E-mail marketers will be interested to know that that category garnered the lowest amount of spend, aside from in-game marketing and digital out-of-home—about the same amount as social media (nondisplay). In addition, everyone who invested in e-mail had done so in the past, the only category that could make this claim. What has changed, said Joe Mele, Razorfish's managing director of media and marketing, is how people are using e-mail marketing.

“We're definitely seeing a move to one-to-one marketing. Marketers are using the channel as a personalization space to do quite a bit of targeted advertising,” he said. “What we're trying to do is take anonymous customer data and refine it more and more.”

Companies that adopt one-to-one marketing see a significant benefit for their efforts, Mele said, with ROI that is “typically 5 to 10 times greater than standard, broad-reach campaigns.”

The take-away from this trend? E-mail marketers need to be thinking about personalization when they are planning their e-mail campaigns. It's not enough to simply insert a recipient's first name and mention where you got their e-mail address, Mele said. You need to be using all the data sources at your disposal to create true one-to-one conversations, he said.

For example, Mele suggested using text messaging as an extension of your e-mail marketing program. “Texting is as addressable as e-mail but able to take on a more intimate feel,” he said.

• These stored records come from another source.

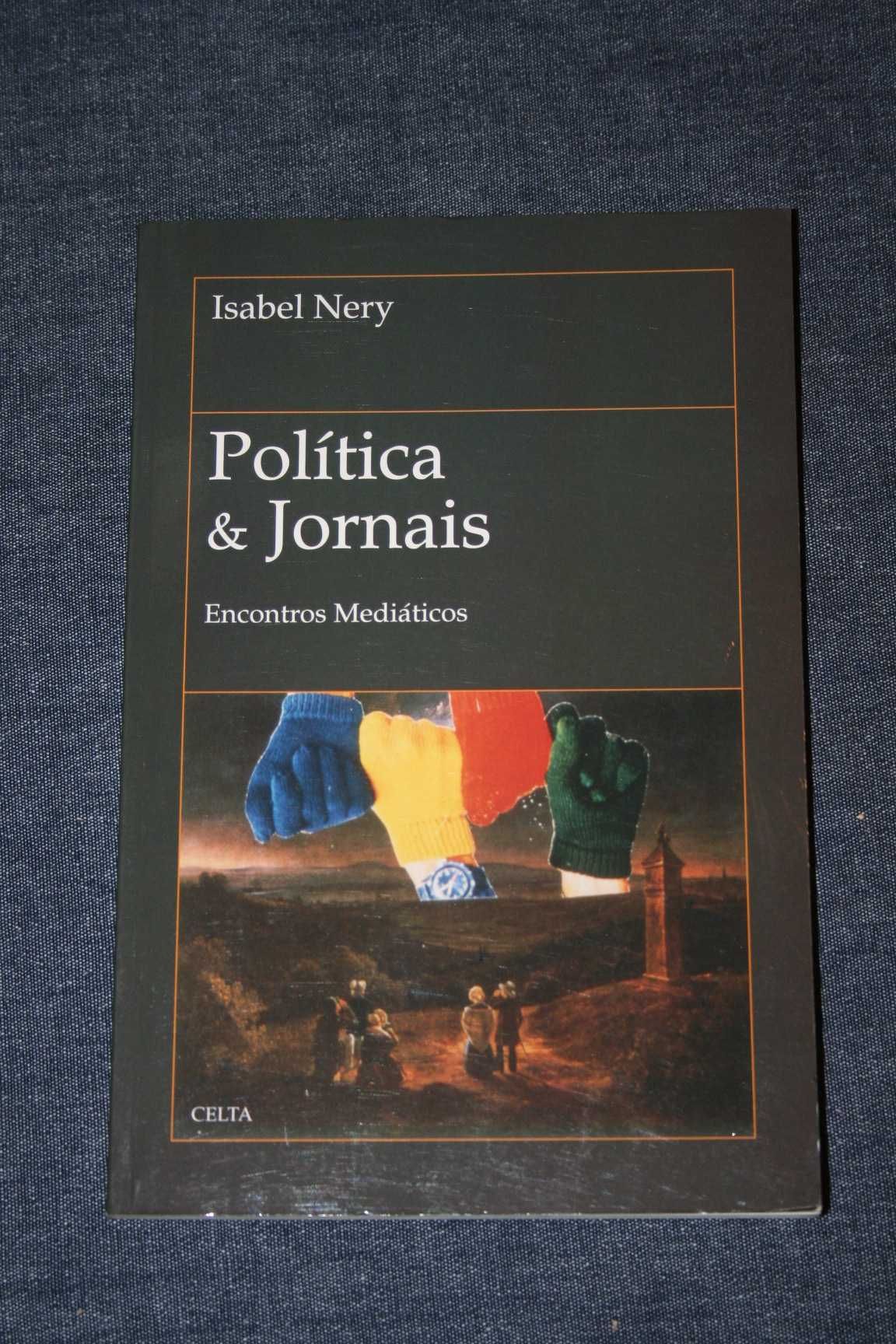 [] Política & Jornais-encontros Mediáticos - Isabel Nery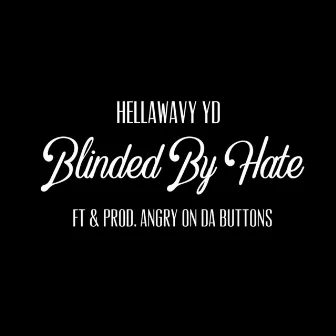 Blinded by Hate by HELLAWAVY YD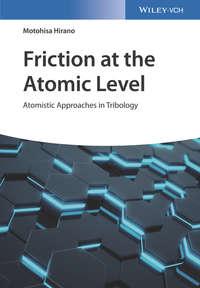 Friction at the Atomic Level. Atomistic Approaches in Tribology, Motohisa  Hirano audiobook. ISDN31218609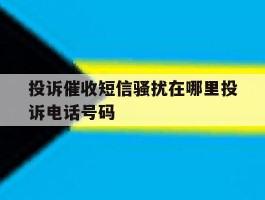 关于投诉催收短信骚扰在哪里投诉电话号码的信息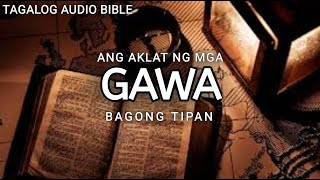 AKLAT NG MGA GAWA  | THE HOLY BIBLE: ACTS | TAGALOG AUDIO BIBLE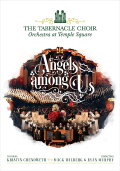 Angels Among Us: The Tabernacle Choir at Temple Square featuring Kristin Chenoweth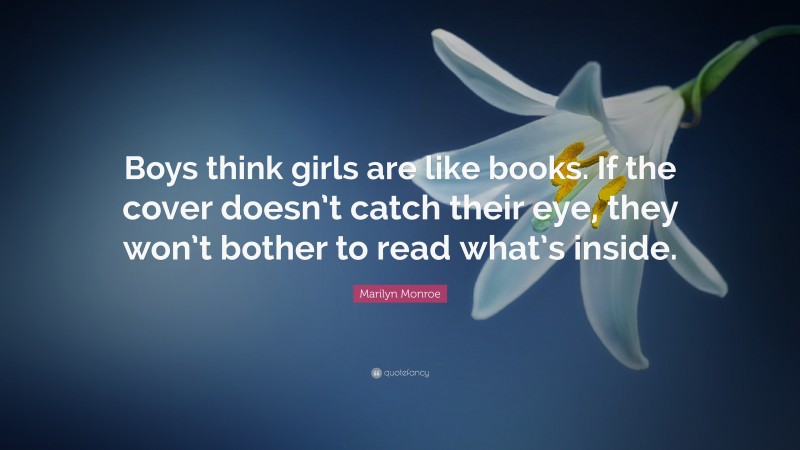 Marilyn Monroe Quote: “Boys think girls are like books. If the cover doesn’t catch their eye, they won’t bother to read what’s inside.”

You can reference e-mail marketing campaigns in your texts and create special offers for those e-mail subscribers who also sign up for text messages. Of course, this means you need tight integration between your text messaging marketing team and your e-mail marketing team to synch the timing and content of the offers. There's nothing worse, Mele said, than when customers get duplicate or unwanted information from multiple departments within the same company.

E-mail marketers also need to reach out to the sales department more often, Mele said, because salespeople have data that e-mail marketers can and should be using. “There are terabytes and terabytes of customer data available, and we're all suffering from data collection overload. People are collecting too much, where they should only be collecting and measuring what matters,” he said.

In the case of sales data, your salespeople should be giving you better stats on conversion: What helps customers make their decisions, how important was e-mail marketing collateral and how can you provide better information to keep customers current?

Once the data are collected and put into your CRM system, rules should be set up so e-mails are triggered automatically based on specific actions. Ads should be extremely customized right down to the offers, messaging, images and design, according to the “2010 Outlook Report.” “The less fragmented the marketing program is, the more the customer will feel like they are more than just part of a big database,” Mele said.